What you are asked to do
Write out the listing below word for word, omitting the pictures.

** Start Data extract **

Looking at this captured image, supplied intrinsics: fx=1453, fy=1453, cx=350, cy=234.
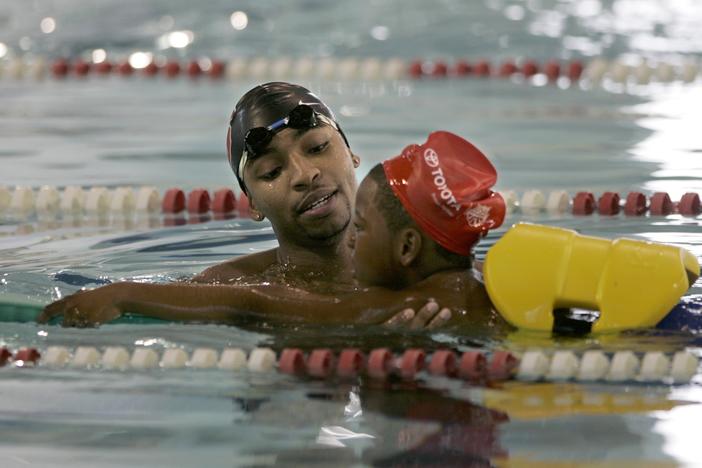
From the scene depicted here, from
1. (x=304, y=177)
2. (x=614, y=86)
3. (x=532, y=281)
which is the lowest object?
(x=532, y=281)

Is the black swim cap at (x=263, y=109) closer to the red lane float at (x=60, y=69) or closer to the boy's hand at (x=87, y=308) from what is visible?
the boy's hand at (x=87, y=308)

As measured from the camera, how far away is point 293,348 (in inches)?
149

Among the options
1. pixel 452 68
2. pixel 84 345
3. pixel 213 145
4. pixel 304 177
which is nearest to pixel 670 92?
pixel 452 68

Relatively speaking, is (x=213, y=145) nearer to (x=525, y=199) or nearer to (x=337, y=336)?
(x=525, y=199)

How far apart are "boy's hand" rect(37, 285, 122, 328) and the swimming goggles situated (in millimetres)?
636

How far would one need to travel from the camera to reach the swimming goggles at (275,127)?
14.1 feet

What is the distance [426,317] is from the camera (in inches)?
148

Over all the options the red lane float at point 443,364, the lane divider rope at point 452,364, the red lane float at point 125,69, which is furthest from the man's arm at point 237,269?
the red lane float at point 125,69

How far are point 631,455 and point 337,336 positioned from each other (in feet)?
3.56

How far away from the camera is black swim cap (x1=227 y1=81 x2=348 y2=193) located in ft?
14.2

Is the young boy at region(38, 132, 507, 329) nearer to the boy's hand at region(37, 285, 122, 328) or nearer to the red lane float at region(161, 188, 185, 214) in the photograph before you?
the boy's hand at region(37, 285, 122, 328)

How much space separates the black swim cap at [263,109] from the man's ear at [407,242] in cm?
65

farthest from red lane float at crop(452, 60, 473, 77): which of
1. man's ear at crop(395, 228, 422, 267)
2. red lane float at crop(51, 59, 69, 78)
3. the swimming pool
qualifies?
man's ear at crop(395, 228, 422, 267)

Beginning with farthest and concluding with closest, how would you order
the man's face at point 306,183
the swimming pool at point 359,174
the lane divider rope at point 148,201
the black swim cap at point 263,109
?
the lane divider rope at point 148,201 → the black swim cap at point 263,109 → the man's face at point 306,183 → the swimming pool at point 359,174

** End Data extract **

Correct output
Looking at this captured image, supplied intrinsics: fx=1453, fy=1453, cx=350, cy=234.
From the scene depicted here, from
1. (x=304, y=177)
2. (x=614, y=86)
3. (x=532, y=281)
which is the lowest object?
(x=532, y=281)

Is the black swim cap at (x=263, y=109) closer to the red lane float at (x=60, y=69) or closer to the boy's hand at (x=87, y=308) from what is visible?
the boy's hand at (x=87, y=308)

As measured from the camera, how far away is point 293,348 (in inches)?
149

Among the options
1. pixel 452 68
2. pixel 84 345
3. pixel 213 145
4. pixel 304 177
which is nearest to pixel 670 92?
pixel 452 68

Relatively speaking, is (x=213, y=145) nearer to (x=525, y=199) or nearer to (x=337, y=336)?
(x=525, y=199)

How far apart are "boy's hand" rect(37, 285, 122, 328) and the swimming goggles situated (in millimetres)?
636

How far would one need to travel from the camera to reach the swimming goggles at (275,127)?
14.1 feet

What is the distance [426,317] is from the camera (in inches)?
148

Over all the options the red lane float at point 443,364, the lane divider rope at point 452,364, the red lane float at point 125,69, which is furthest from the man's arm at point 237,269?
the red lane float at point 125,69

How far are point 631,455 and point 337,336 positioned from each other (in feet)?
3.56

How far away from the camera is black swim cap (x1=227 y1=81 x2=348 y2=193) located in ft?
14.2

Is the young boy at region(38, 132, 507, 329) nearer to the boy's hand at region(37, 285, 122, 328) or nearer to the red lane float at region(161, 188, 185, 214) in the photograph before you?
the boy's hand at region(37, 285, 122, 328)

How much space separates the black swim cap at [263,109] from the man's ear at [407,242] in cm?
65

farthest from red lane float at crop(452, 60, 473, 77): which of
1. man's ear at crop(395, 228, 422, 267)
2. red lane float at crop(51, 59, 69, 78)
3. the swimming pool
qualifies?
man's ear at crop(395, 228, 422, 267)

Beginning with farthest and concluding with closest, how would you order
the man's face at point 306,183
the swimming pool at point 359,174
the lane divider rope at point 148,201
the black swim cap at point 263,109
?
the lane divider rope at point 148,201 → the black swim cap at point 263,109 → the man's face at point 306,183 → the swimming pool at point 359,174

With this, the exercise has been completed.